I would buy more here in Canada if I could, but I still do not see the quality I want in pen kit or blank offerings available here that I get from my US suppliers.


----------



## wood-of-1kind

This is a good point, When I have asked a supplier to do this they have told me on a number of occasions(Several suppliers) that if they misrepresent the value of the contents for this reason they can be faced with fraud charges...just what I have been told...and they are not prepared to risk their business for the sake of one customer saving some money.

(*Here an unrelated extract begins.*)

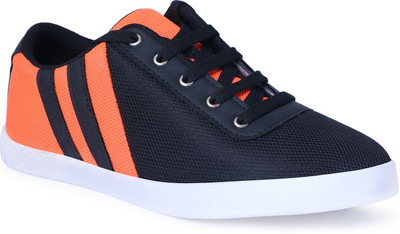 

Shoe Fit Sneakers For Men(Multicolor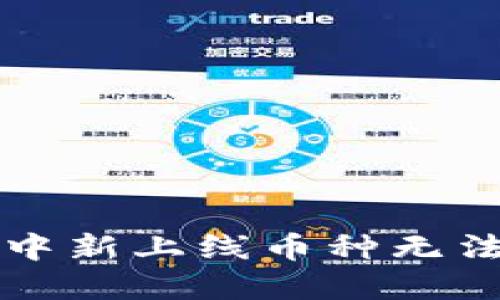 如何解决TP钱包中新上线币种无法查看金额的问题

Remember if there is no INVOICE with the goods then customs is NOT in a position to question the shipment. Emphasize to the US supplier to NOT include an invoice with the goods and see if they change their tone. Who says that all business is fair[][}] You can usually get a copy of the invoice 'on line'. Works for me and now I can afford a few more pens.[]
Will someone post bail for me if they do nab me[?][]

-Peter-


----------



## Rojo22

I have had great luck with william at penblanks.ca, great people to deal with.....


----------



## arioux

> Remember if there is no INVOICE with the goods then customs is NOT in a position to question the shipment. Emphasize to the US supplier to NOT include an invoice with the goods and see if they change their tone. Who says that all business is fair You can usually get a copy of the invoice 'on line'. Works for me and now I can afford a few more pens.
> Will someone post bail for me if they do nab me



Just for your information, whatever it is a gift or not, there should be an invoice in the box or a greeting card or a notice saying that it is a gift  and a declared value must be put on the custom label and this value should not be more than $60 cdn. It is illegal to change this value.  The sender must be a particular, not a business.  The problem is that they don't have enough staff a the Canada Border Service Agency (yes i use to work there and still have a lot of friend) to track or investigate everything. They concentrate their effort on product security and lagallity.  One of these days, one of them will open the package, go thru the goods and yes they can question any shippement, give the sender or receiver a phone call, ask few question and then bingo.  Can go up to $2000 fine for a Canadian business.  If it's a US company, it's name is reported to the US custom services.  Don't know the detail but they do act as well.  Personnally, i'm actually introducing my daugther to turning and she is managing the kits ordring.  I much prefer to show her the legal and what i consider the right way of doing things.  Better start in life for her.  Ordering from US to save money OK, escaping legal obligation,,, not ok.  But that's just me.  Other can see thing in a different way.  Sorry for the long post.

Alfred


----------



## bradh

Rather than stray into shady methods why not try the legal loop holes.
  If you are buying your kits to resell pens, you class as a business and can buy them PST free. My accountant told me how to do this. You need to register your company with the Ontario government and get a Vendor permit with a Tax number. All of the kit vendors in Canada will help you register your number with them. I now buy PST free at Woodchuckers and Lee Valley and it is 100% legal.
The catches are, the vendor permit costs $60 (As best I can remember) and you need to declare your sales and collect PST for the government.
  This number should also work with shipments from the US, but I have not tried that yet.
  The big benifit is by registering as a small business you now can take advantage of the last legal loophole in the Canadian tax system. Paid off big for me last year at tax time.
Brad


----------



## wood-of-1kind

I think this discussion deals somewhat with morality rather than obligation to our government. Personally I like to make my pens without incurring 'higher than necessary costs' from an already 'overfed'(read overtaxed) beauracracy that is intent in sending me to the poor house. We're talking about a fairly minor infraction here based on the acquisition of a few hundred dollars of pen kits. I applaud my fellow Canucks that are content to pay ALL of their taxes to this overly robust tax system but sorry it's not for me. I like a lean and what I consider fair tax system that allows me turn pens without a heavy penalty. My (dis)honest approach is akin to the BOSTON TEA PARTY REVOLT but in my case my commodity is pen kits rather than tea. To each their own and I pass no judgement against any pen turner.

-Peter-[]


----------



## ToolRest

Another Canadian business that carries pen supplies is
http://www.islandwoodcraft.ca

One thing to consider when asking US suppliers to falsify the customs paperwork is that it is then difficult for them to insure the package for the full amount.


----------